In this post, I am going to talk about automated spelling correction. Let’s say you are writing a document on your computer, and instead of typing “morning”, you accidentally type “mornig”. If you have automated spelling correction enabled, you will probably see that “mornig” has been transformed to “morning” on its own. How does this work? How does your computer know that when you typed “mornig”, you actually meant “morning”? We are going to see how in this post.
Spelling mistakes could turn out to be real words!

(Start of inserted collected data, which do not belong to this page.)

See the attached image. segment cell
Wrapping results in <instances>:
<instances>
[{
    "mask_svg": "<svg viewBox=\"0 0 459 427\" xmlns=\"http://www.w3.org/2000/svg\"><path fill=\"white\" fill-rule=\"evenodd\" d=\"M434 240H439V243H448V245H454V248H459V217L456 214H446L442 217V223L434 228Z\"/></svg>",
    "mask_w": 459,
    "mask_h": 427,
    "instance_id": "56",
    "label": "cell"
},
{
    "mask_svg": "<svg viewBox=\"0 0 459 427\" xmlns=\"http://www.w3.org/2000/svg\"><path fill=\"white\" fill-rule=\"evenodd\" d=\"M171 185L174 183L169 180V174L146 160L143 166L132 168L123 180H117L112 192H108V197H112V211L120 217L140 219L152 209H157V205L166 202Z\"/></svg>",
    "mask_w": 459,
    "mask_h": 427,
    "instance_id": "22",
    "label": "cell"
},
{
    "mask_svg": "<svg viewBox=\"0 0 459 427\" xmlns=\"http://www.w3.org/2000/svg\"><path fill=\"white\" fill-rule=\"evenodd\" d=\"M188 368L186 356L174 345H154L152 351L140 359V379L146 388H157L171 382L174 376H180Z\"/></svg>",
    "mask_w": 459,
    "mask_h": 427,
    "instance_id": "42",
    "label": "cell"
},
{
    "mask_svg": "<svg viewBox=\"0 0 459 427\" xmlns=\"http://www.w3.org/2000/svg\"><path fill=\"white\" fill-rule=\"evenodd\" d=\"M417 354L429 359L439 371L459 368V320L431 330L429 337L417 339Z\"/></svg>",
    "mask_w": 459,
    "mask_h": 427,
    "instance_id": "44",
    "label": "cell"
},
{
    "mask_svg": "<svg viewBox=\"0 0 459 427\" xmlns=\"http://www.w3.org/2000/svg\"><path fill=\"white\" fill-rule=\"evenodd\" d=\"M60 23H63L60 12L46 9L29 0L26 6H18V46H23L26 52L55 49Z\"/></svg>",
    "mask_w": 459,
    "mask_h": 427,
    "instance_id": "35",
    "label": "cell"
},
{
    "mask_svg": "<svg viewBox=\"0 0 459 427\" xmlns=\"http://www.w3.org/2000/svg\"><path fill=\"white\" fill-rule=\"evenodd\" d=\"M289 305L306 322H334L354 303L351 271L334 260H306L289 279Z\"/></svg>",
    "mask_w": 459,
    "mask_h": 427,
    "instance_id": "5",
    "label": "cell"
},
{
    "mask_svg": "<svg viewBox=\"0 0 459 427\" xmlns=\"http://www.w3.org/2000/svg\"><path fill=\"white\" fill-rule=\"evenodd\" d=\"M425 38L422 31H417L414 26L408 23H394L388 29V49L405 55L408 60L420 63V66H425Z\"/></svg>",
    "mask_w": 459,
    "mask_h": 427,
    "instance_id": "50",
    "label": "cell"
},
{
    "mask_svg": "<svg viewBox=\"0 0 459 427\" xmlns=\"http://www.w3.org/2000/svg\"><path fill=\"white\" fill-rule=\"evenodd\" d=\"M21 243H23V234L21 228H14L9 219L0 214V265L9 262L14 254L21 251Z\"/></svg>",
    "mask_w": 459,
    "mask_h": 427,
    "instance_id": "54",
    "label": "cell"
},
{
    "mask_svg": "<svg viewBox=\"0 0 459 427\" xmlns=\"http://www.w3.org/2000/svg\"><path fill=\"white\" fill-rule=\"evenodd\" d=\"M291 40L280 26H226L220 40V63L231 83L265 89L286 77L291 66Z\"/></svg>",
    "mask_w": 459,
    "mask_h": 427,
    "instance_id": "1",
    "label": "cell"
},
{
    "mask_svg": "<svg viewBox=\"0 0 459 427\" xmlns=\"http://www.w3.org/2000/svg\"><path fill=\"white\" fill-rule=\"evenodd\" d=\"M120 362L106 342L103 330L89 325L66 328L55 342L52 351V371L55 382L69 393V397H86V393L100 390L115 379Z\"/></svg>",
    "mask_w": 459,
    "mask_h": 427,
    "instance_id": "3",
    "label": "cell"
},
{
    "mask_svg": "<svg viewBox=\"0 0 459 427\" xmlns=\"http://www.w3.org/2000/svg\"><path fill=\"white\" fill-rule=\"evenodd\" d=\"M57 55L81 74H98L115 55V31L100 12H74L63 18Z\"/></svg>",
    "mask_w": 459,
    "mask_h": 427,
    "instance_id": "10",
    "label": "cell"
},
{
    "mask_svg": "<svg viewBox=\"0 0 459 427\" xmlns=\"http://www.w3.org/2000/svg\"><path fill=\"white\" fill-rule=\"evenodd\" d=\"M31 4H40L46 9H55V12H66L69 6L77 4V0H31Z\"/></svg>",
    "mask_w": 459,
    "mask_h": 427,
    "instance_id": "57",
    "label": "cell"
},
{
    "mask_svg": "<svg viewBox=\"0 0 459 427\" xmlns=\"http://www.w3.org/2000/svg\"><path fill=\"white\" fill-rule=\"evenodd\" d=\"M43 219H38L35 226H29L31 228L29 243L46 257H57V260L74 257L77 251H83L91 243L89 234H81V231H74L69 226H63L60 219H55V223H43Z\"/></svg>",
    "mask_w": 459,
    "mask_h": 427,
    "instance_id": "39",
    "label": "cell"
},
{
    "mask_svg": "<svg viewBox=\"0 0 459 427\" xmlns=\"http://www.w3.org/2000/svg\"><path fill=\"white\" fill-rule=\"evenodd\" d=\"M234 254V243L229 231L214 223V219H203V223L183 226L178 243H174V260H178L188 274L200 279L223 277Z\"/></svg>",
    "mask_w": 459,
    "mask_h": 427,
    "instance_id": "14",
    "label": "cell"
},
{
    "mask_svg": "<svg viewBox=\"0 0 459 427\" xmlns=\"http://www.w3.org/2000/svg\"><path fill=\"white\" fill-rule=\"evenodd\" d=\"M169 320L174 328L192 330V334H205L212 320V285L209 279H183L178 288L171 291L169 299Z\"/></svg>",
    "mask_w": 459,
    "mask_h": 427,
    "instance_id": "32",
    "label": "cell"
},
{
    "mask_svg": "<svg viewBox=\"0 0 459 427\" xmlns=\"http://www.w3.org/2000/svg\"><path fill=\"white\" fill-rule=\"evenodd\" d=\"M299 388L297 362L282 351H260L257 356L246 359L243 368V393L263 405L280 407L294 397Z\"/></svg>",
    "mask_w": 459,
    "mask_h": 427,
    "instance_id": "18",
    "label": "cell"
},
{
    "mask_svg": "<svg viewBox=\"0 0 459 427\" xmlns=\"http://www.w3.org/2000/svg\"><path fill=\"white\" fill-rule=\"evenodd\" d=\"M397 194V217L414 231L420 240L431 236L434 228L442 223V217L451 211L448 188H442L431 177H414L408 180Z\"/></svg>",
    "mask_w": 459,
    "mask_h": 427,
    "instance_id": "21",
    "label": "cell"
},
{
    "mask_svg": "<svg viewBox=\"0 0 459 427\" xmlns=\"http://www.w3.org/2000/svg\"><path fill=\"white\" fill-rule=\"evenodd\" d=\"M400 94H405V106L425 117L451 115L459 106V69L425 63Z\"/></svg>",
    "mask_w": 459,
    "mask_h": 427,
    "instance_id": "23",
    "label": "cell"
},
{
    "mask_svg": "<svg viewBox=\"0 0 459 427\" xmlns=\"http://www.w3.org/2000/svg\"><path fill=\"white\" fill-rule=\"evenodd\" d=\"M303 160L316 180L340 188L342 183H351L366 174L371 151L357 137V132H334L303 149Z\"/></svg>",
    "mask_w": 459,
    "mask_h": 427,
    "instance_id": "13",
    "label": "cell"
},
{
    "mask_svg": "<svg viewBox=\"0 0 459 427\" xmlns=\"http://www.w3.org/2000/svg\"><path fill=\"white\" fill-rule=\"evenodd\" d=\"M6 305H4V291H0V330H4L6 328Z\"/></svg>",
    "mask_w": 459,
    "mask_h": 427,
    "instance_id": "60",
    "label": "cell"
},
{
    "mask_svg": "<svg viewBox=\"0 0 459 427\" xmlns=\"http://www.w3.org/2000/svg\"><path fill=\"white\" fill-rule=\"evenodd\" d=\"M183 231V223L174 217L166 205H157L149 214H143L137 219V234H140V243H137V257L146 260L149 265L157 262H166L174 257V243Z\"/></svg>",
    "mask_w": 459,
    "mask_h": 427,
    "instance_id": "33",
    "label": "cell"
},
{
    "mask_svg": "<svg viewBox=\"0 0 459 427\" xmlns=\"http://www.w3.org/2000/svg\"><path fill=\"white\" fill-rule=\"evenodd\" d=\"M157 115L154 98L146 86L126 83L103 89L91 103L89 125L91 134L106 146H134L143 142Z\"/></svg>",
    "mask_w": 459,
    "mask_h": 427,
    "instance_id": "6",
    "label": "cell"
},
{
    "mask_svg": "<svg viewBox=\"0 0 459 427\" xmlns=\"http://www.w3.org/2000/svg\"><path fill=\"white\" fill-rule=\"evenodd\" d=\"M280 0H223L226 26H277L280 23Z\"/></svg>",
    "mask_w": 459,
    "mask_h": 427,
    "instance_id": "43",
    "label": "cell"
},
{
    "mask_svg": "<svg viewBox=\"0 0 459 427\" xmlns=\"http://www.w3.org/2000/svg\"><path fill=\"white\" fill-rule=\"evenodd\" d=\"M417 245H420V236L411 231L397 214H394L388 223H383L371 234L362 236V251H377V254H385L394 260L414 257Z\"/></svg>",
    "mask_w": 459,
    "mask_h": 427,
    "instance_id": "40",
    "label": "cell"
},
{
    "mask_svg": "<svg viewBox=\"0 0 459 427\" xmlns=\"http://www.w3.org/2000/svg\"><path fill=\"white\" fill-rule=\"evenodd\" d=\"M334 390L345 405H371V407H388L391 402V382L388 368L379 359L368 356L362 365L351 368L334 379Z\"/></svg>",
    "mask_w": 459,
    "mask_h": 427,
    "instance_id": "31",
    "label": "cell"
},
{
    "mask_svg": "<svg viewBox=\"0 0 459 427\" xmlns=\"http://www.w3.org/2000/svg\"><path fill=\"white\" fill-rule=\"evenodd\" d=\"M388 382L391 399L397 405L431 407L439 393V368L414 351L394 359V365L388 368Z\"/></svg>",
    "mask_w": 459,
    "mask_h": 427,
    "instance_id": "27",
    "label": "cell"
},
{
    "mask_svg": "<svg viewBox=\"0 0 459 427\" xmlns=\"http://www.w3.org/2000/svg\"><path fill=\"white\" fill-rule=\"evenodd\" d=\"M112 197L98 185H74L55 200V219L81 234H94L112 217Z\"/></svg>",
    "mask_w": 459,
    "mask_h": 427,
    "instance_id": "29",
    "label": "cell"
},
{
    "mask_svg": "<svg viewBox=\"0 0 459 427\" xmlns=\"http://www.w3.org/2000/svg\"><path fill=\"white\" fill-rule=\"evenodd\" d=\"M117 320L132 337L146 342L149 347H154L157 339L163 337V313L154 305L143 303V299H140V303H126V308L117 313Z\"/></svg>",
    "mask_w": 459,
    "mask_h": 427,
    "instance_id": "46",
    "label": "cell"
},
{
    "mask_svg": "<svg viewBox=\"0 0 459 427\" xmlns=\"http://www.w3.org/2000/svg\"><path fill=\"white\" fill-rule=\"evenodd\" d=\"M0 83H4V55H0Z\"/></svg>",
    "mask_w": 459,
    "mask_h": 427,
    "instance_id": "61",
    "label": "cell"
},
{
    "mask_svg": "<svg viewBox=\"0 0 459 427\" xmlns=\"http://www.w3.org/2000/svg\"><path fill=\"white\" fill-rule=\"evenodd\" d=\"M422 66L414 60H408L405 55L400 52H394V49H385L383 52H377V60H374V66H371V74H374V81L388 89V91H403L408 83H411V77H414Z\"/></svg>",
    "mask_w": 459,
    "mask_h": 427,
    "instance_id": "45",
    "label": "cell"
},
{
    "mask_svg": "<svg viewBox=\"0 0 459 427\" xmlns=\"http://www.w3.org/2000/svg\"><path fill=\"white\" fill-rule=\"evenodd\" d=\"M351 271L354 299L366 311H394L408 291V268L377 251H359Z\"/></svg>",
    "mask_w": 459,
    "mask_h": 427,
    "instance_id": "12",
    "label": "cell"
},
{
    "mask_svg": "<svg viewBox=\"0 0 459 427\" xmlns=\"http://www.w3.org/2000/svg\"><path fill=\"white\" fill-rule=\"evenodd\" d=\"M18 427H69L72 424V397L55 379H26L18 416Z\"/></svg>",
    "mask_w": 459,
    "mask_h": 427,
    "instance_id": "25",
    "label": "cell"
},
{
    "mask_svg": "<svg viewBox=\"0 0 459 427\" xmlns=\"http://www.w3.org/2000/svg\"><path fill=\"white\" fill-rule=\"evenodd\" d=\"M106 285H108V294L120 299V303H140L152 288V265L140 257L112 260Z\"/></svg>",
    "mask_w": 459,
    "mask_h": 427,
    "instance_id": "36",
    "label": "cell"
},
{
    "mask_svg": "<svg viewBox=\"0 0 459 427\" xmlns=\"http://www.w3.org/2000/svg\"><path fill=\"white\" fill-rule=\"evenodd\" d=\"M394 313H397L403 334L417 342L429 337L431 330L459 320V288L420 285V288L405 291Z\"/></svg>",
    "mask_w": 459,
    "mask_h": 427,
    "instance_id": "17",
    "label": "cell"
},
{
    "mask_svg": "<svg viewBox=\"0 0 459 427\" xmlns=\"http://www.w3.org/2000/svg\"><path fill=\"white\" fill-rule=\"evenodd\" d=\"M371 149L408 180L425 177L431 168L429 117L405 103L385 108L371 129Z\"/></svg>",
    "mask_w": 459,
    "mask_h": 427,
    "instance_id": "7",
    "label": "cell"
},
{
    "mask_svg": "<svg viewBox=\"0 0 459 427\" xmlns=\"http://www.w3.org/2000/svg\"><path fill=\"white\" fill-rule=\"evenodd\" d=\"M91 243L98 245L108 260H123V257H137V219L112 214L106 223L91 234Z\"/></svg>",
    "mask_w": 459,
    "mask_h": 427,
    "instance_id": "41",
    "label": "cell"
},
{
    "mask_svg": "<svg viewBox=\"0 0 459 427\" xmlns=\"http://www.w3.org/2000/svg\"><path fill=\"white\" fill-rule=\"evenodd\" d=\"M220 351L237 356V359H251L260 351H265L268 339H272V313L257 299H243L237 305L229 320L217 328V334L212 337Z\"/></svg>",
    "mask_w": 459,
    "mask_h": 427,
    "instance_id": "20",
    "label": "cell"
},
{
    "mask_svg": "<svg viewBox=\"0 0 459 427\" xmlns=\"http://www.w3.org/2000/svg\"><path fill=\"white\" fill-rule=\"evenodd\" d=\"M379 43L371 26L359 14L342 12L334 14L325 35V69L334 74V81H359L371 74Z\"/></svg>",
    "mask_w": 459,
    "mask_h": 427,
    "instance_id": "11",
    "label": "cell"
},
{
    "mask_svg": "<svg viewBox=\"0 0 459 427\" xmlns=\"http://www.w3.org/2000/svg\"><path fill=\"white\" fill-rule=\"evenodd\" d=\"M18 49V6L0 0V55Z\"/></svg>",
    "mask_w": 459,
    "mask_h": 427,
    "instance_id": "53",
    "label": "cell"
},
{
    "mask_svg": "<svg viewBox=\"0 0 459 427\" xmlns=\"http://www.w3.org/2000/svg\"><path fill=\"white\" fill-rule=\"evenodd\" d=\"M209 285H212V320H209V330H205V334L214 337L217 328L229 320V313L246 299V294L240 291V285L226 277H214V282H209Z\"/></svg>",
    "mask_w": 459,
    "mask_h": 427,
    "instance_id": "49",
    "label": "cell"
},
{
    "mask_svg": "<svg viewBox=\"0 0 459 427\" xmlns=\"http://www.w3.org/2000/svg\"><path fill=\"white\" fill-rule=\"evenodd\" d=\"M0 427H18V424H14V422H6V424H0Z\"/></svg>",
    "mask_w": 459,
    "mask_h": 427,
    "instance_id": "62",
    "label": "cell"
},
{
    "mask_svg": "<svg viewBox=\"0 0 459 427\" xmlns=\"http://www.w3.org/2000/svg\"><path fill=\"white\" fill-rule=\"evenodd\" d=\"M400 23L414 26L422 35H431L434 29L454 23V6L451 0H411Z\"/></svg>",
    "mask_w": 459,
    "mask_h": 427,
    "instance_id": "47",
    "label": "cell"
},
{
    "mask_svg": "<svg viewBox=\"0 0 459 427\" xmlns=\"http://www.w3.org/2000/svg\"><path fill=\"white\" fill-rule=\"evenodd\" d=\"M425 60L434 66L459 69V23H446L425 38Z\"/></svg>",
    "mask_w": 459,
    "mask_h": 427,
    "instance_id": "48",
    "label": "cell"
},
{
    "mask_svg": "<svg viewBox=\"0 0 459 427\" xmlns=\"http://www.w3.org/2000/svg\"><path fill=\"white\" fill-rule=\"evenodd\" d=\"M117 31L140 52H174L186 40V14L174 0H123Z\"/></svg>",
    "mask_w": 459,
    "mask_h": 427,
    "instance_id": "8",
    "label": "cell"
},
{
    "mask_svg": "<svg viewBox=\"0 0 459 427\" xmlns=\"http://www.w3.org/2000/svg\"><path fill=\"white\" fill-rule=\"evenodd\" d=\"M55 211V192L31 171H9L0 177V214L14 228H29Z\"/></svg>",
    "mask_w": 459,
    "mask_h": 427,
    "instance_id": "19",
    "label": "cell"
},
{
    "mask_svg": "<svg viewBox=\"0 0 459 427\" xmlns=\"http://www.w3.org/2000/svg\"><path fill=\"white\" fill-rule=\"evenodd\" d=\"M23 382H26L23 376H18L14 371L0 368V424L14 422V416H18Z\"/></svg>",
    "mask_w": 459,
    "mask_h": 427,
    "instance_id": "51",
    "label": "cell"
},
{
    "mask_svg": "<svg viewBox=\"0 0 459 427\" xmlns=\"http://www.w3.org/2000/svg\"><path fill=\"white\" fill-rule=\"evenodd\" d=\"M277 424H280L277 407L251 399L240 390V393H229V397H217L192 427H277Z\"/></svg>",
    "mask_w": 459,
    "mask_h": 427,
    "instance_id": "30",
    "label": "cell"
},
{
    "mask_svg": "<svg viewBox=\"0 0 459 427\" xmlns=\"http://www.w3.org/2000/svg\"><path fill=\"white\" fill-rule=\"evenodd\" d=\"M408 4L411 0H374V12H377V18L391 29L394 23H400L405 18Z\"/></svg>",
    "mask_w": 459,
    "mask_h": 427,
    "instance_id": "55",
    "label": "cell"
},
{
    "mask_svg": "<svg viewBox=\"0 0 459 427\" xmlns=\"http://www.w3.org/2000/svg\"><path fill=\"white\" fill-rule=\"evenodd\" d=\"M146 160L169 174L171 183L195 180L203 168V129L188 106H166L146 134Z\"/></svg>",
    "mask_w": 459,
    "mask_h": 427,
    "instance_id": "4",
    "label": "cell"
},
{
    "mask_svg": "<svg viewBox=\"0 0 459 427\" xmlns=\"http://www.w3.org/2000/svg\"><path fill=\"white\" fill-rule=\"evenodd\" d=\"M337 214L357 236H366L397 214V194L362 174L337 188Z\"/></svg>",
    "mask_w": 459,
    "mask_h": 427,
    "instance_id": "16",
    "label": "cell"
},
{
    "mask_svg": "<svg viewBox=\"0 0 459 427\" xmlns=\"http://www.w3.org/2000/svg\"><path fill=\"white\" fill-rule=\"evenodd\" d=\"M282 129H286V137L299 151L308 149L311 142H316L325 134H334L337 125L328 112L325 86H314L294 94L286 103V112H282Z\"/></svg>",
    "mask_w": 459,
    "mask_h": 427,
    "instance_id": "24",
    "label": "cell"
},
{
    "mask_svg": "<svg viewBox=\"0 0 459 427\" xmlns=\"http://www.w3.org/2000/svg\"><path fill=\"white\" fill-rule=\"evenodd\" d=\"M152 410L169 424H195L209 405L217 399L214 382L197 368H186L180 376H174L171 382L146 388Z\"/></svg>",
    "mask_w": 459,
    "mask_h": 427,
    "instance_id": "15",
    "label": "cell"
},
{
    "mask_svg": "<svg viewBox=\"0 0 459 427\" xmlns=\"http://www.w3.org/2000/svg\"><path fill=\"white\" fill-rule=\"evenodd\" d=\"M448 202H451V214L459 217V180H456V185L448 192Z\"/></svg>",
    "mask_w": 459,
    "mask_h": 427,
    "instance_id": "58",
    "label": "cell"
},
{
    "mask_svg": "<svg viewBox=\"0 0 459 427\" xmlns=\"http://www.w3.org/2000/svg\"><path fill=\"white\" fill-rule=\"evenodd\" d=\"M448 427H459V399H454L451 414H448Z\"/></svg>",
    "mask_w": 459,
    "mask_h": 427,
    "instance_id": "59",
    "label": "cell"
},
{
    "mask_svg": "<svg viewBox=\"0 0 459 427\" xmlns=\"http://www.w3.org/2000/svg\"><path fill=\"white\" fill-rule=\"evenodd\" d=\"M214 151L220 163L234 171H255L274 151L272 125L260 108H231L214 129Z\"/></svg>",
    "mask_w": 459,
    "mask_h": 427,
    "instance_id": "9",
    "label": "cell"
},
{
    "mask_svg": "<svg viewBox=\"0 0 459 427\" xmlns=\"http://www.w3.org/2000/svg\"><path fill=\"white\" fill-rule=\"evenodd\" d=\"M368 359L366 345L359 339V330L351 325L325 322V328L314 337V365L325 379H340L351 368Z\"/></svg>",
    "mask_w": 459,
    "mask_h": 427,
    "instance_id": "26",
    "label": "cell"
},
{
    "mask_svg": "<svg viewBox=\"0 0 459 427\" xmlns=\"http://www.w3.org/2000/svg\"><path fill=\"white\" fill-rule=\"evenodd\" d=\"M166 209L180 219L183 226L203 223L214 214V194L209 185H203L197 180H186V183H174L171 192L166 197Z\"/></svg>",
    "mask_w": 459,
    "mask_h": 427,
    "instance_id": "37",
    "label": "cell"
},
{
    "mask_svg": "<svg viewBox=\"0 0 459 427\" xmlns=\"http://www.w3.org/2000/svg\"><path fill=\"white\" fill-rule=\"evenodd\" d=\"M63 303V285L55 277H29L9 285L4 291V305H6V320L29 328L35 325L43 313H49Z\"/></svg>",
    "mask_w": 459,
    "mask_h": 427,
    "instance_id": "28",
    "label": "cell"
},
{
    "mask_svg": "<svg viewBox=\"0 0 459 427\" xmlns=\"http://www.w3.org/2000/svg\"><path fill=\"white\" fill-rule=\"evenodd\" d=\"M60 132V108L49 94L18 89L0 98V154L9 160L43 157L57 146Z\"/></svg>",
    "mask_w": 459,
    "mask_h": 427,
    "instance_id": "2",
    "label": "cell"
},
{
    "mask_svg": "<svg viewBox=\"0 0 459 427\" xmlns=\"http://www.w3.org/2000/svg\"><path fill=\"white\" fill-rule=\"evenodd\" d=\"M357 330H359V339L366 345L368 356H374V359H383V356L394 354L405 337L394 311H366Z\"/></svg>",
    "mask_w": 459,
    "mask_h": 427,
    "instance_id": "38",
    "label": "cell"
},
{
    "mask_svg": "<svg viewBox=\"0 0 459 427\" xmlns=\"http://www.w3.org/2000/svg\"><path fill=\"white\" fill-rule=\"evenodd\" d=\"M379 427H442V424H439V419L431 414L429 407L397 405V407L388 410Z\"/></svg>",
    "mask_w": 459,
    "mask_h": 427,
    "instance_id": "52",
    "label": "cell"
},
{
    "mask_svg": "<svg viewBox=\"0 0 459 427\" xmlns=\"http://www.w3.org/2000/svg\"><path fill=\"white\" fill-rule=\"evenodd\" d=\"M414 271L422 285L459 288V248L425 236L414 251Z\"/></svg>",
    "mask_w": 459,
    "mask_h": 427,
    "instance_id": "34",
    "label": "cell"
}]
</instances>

Before we actually go through how spelling correction works, let’s think about the complexity of this problem. In the previous example, “mornig” was not a real word, so we knew it had to be a spelling mistake. But what if you misspelled “college” as “collage”, or you misspelled “three” as “tree”? In these cases, the word you typed incorrectly happens to be an actual word itself! Correcting these types of errors is called real word spelling correction. On the other hand, if the error is not a real word (like “mornig” instead of “morning”), correcting those errors is called non-word spelling correction. You can see that real world spelling correction seems more difficult than non-word spelling correction because every word that you type could be an error (even if it has a correct spelling). For example, the sentence “The tree threes were tail” makes no sense because every word except “the” and “were” is an error even though they are all actual words. The actual sentence should be “The three trees were tall”. In this post, I am going to talk about non-word spelling correction with a basic approach to it.